*Prompt:* Continue the text on the Oklahoma Democratic Party from the point where it stops.

Document segment section start

The Oklahoma Democratic Party is an Oklahoma political party affiliated with the Democratic Party. 

The party dominated local politics in Oklahoma almost since the days of early statehood in 1907 to 1994. In national politics, the party became a dominant force beginning with the presidential election of 1932 and the Franklin D. Roosevelt political re-alignment. From 1932 to 1994, the majority of members of Congress from Oklahoma have been Democrats, and of the 27 men and women who have been elected to the office of Governor of Oklahoma, 22 have been Democrats.

However, the party has fared poorly since 1994; Democrats lost five out of six congressional races that year. Since then, they have won only a handful of seats, which they no longer hold. In response, the traditionally disorganized Oklahoma Democrats have taken steps to create a more organized state party, hiring a professional executive director in 1995. Even so, Democrats continued to lose ground in the 2000s, losing control of both the Oklahoma House of Representatives and the Oklahoma Senate. In 2008, Oklahoma gave the lowest percentage of any state's vote to national Democrat Barack Obama in the presidential election.

As of January 15, 2021, there are 748,222 registered Democratic voters in Oklahoma.

In the 2012 general election, the party was successful in defending all incumbents in the Oklahoma Legislature and defeating two Republican House members.

In 2018, Kendra Horn defeated incumbent Republican congressman Steve Russell, to become the first Democrat elected to Congress from Oklahoma since 2010. She lost reelection to Republican challenger Stephanie Bice in 2020.

History

Statehood and the 20th Century
The Oklahoma Democratic Party once dominated state politics for much of Oklahoma history from with its strength in greatest concentrations in Oklahoma's 5th congressional district and the southeastern part of the state.

Upon statehood, all but one of the Congressional seats was held by Democrats. The Democrats won eighteen of the twenty-one gubernatorial elections since its statehood in 1907.  The Democratic Party held on average 81 percent of the seats in the state legislature between 1907 and 1973. With the onset of the Great Depression, the party gained even more influence for several decades

Democratic opposition to deficit spending in the late 1930s marked a growing conservative movement in the party, which led to a 1941 constitutional amendment requiring legislators to pass a balanced budget. 

After the federal Voting Rights Act and congressional reapportionment in Oklahoma in the 1960s, black state lawmakers returned to the Oklahoma Legislature, this time many aligning with the Democratic Party and hailing from Tulsa or Oklahoma City.

Since the 1980s the party has seen a decline as Christian fundamentalists have shifted to the Republican Party. The Democratic Party has not attained more than 41 percent of the vote for president.

21st Century
As of 2000 about 55 percent of Oklahoma voters registered as Democrats. The party continues to decline in strength in both the Oklahoma Legislature and executive branch. For the first time since statehood, Republicans held all statewide-elected offices starting in 2011.

Document segment section end
Recorded information section start

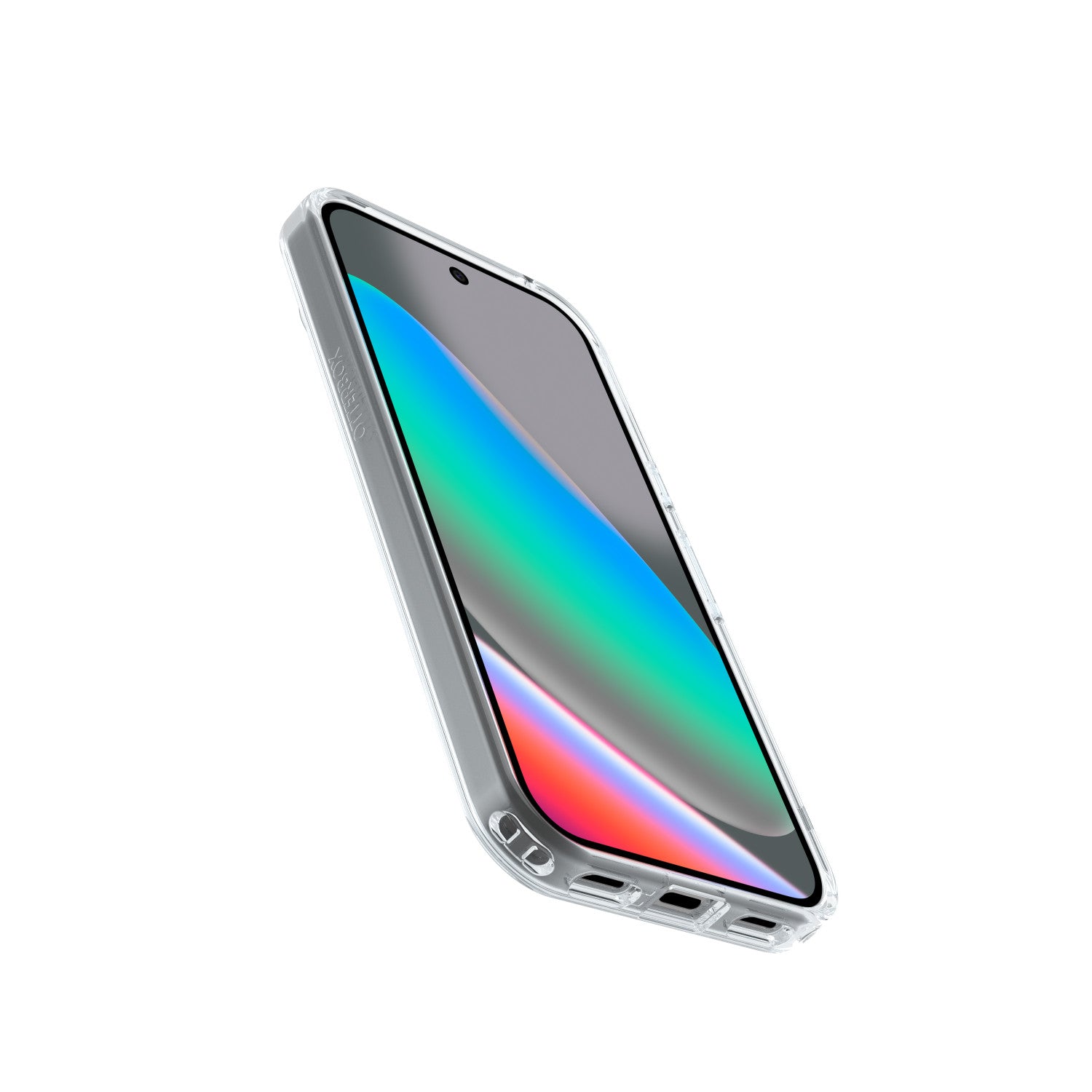 OtterBox Symmetry Clear with Magnets Series per Google Pixel 10/Pixel 10 Pro, trasparente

Recorded information section end

*Expected answer:*
In the 2020 Oklahoma elections, Democrat Mauree Turner became the first Muslim Oklahoma state legislator and the first publicly non-binary U.S. state legislator in the United States.

Electoral history

Note:

Current structure and composition
The Oklahoma Democratic Party headquarters is located North Santa Fe Avenue in Oklahoma City. They host the biennial state conventions in May of odd-numbered years, in which they elect executive officers and delegates to the Democratic National Committee. The Democratic National Committee is responsible for promoting Democratic campaign activities, overseeing the process of writing the national Democratic Platform, and supervising the Democratic National Convention. Delegates serve four-year terms concurrent with presidential elections.

Alicia Andrews, the first African American and African American Woman chair was re-elected June, 2021. Former state Representative, Eric Proctor was elected vice chair. Former Governor David Walters and Kalyn Free are delegates for the Democratic National Committee.

The state party coordinates campaign activities with Democratic candidates and county parties, and officers who correspond with the state's five Congressional districts. In 2005, the Democratic National Committee began a program called the "50 State Strategy" of using national funds to assist all state parties and pay for full-time professional staffers.

The Young Democrats of Oklahoma is the official age 13-35 division of the Oklahoma Democratic Party.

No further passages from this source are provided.